Sempre più grandi e importanti. Sempre più vere, più vive, più partecipate. Le Paralimpiadi invernali di Vancouver 2010 hanno acceso le luci questa notte, in Canada era ancora pomeriggio, davanti a migliaia di giovani. Sessantamila ne tiene il BC Place di Vancouver, e in sessantamila hanno applaudito, e battutto le mani, e alzato e sventolato quei buffi pompom bianchi illuminati da un lucina rossa. Migliaia di ragazzi e ragazze ben istruiti nell’indossare quel poncho colorato (uno diverso per ogni area dello stadio: blu, grigio e bianco) che si sono trovati sulle seggiole del palazzo dello sport canadese.

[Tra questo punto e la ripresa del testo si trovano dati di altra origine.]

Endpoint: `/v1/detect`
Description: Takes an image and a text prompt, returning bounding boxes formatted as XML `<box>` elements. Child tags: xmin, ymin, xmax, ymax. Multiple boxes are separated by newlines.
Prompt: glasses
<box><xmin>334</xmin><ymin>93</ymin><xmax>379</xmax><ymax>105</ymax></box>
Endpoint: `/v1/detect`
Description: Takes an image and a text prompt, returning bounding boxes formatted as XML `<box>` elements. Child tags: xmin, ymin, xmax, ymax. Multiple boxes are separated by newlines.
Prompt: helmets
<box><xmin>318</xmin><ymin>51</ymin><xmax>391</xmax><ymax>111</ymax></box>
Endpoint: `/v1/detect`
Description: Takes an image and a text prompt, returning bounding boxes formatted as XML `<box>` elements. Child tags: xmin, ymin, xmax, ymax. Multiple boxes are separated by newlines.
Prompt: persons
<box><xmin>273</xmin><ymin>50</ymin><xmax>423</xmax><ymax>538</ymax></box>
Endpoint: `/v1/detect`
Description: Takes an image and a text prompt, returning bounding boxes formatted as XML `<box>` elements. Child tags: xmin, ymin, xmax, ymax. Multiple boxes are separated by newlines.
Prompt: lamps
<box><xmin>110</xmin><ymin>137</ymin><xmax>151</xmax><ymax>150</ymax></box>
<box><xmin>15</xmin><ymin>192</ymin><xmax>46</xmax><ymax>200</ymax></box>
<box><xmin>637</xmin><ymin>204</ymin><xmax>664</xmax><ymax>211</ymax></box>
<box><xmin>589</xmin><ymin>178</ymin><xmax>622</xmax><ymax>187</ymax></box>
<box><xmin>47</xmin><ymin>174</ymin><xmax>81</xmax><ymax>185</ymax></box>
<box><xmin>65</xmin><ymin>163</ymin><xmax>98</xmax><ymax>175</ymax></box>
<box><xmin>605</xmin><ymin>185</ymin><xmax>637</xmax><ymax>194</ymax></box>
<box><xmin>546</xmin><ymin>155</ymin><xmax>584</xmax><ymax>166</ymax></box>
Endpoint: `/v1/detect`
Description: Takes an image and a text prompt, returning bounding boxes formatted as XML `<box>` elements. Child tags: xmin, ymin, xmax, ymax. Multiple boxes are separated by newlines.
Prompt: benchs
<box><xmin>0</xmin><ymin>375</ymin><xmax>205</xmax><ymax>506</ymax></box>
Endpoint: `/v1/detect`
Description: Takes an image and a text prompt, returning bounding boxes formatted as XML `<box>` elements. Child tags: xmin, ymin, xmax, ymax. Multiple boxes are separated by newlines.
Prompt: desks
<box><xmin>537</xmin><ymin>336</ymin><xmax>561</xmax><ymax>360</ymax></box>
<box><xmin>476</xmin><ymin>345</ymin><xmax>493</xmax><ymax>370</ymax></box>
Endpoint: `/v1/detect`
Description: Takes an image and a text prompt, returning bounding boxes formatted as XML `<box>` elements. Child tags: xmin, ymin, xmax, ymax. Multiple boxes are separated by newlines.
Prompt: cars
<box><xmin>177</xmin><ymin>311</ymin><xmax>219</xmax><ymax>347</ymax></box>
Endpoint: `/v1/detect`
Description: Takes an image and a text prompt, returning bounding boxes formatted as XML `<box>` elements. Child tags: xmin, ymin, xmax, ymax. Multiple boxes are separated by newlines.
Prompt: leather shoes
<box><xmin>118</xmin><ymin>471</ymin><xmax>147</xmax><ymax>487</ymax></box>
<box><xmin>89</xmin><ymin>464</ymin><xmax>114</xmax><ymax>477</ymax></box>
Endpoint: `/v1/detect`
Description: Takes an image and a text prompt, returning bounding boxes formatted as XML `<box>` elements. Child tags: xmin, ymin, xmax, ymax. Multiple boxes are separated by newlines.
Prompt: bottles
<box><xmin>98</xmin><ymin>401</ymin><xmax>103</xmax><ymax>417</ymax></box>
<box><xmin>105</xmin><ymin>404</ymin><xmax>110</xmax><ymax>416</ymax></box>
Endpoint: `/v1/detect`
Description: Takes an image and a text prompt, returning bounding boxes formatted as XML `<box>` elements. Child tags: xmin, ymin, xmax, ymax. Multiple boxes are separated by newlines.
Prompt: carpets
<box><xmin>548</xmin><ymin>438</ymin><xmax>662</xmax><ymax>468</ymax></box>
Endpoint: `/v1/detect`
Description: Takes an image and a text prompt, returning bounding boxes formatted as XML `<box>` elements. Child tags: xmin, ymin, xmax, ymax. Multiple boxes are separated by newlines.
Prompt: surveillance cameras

Una scenografia come solo le olimpiadi sanno fare, appariscente e improbabile, esagerata, allegra, grandiosa. Una festa bella e gigante: fatta di musica, balli, grida e mani alzate. Poi loro, i protagonisti, gli atleti, i paralimpici. Vederli sfilare con le bandiere nazionali è un’emozione grande, come grandi sono le storie che si tirano dietro scivolando con la sedia a ruote nello spazio coloratissimo del BC Place, in mezzo a sei ali di ragazzini festanti: per vincere, o solo per partecipare, non importa. Cifra record questo 2010 per loro: 505 atleti per 44 Paesi, più di Torino 2006, quando i Paesi in gara erano un po’ di meno e gli sportivi “solo” 485. Una festa che cresce, un binomio, quello di sport e disabilità, che fa sempre più parlare di sè. Lo dimostrano le dirette di Rai e Sky Sport, le migliaia di giornalisti accreditati, i fotografi con montati i teleobiettivi delle grandi occasioni. Vancouver ringrazia, assieme a Whistler, l’altra località sciistica dove si divideranno le gare a partire da oggi.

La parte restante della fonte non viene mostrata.